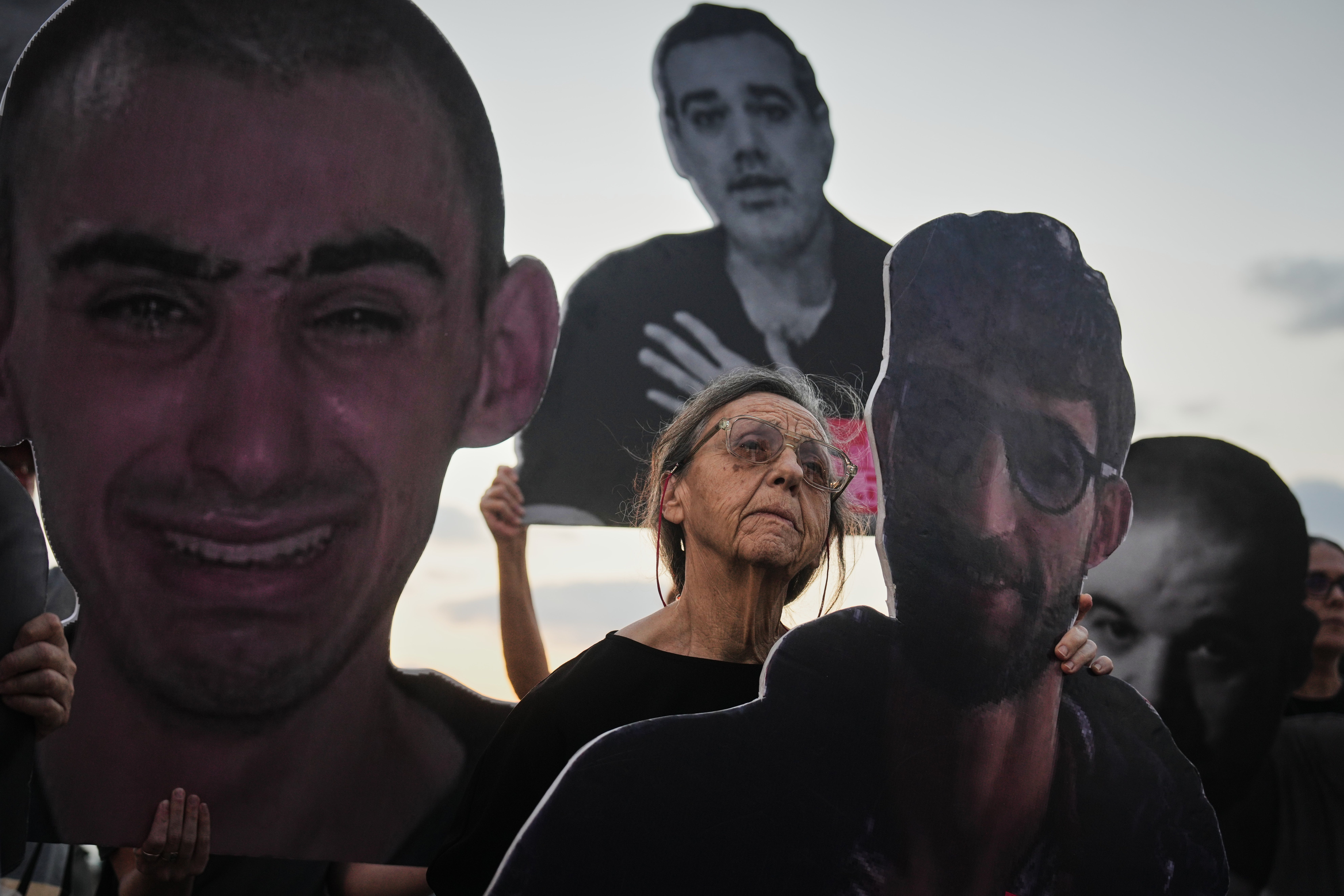 APTOPIX Israel Palestinians US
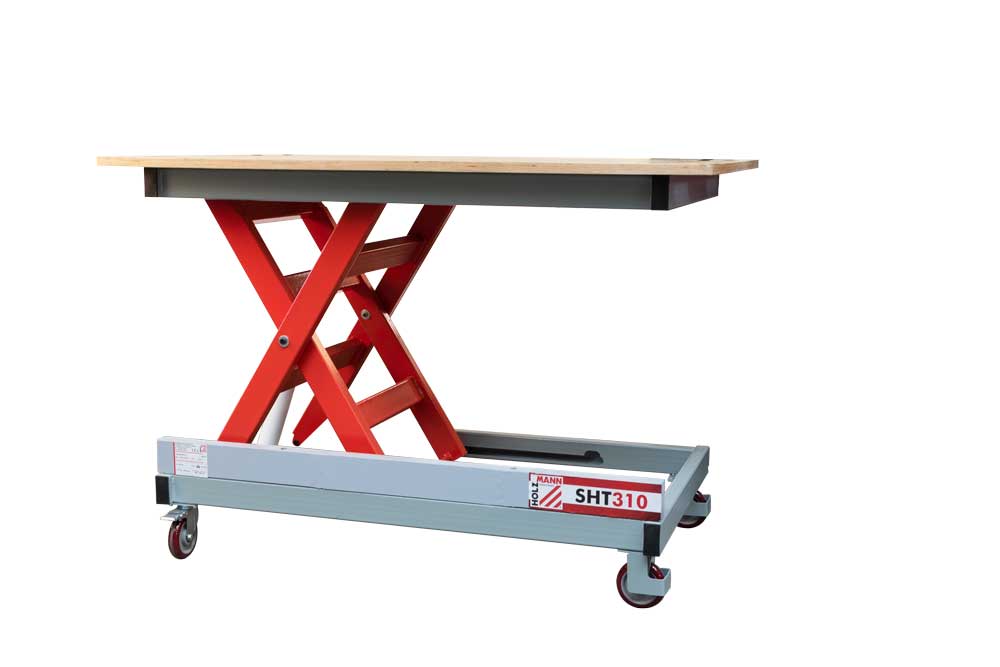 Hydraulisk Plade Løftebord Holzmann Sht310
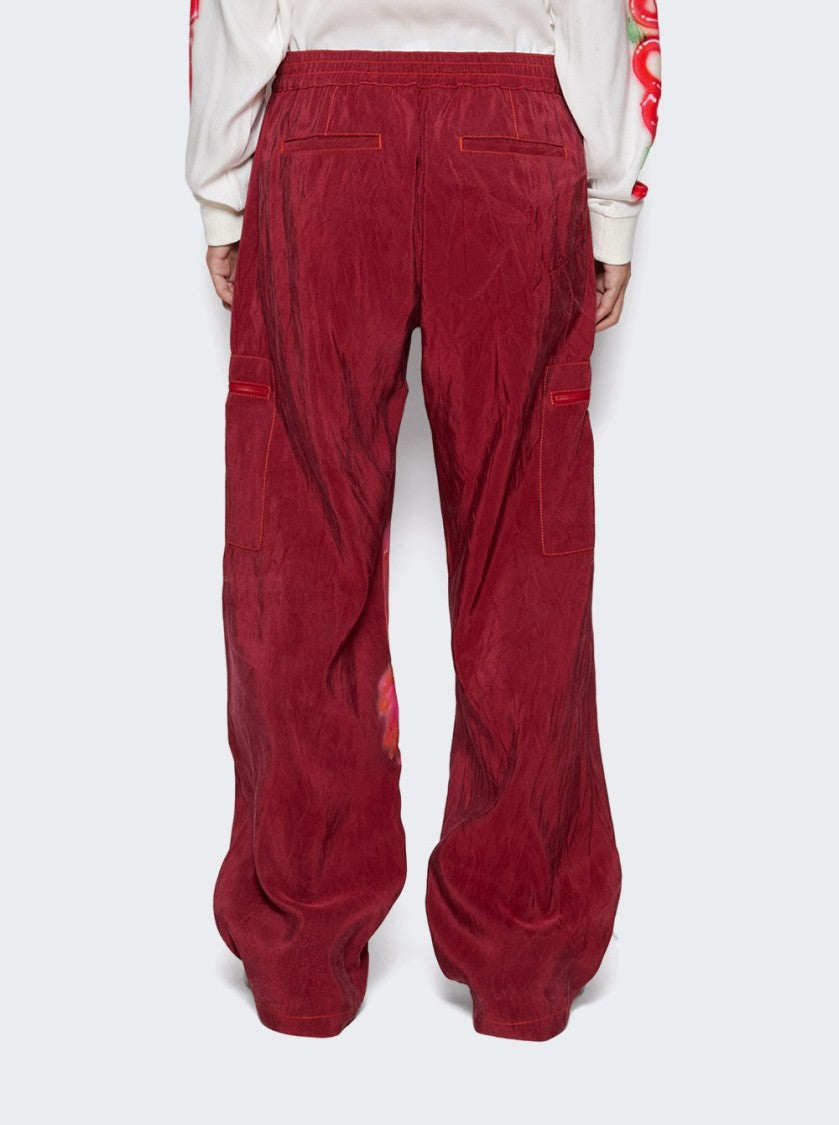 Casella Meyer Silk Dragon Cargo Pants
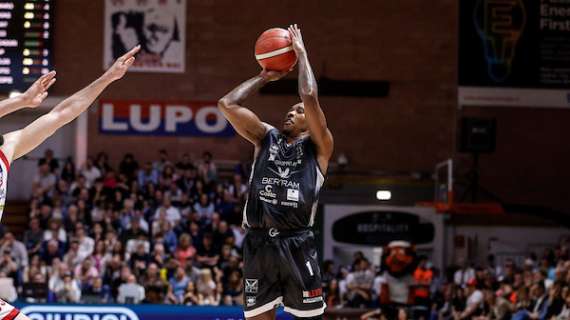 MERCATO LBA - Derthona, Christian Vital resta ma gli altri stranieri alla porta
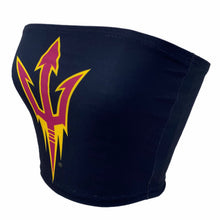 Load image into Gallery viewer, Arizona State ASU Black Tube Top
***
**WORK ORDER**
Rewrite each line of the listing above with "Cargo Pants" changed to "Cargo Trousers". Keep everything else the same, and leave out the pictures.

**OUTPUT OF THE EXERCISE**
 APTOPIX Israel Palestinians US
 Hydraulisk Plade Løftebord Holzmann Sht310
 Casella Meyer Silk Dragon Cargo Trousers
 MERCATO LBA - Derthona, Christian Vital resta ma gli altri stranieri alla porta
 Load image into Gallery viewer, Arizona State ASU Black Tube Top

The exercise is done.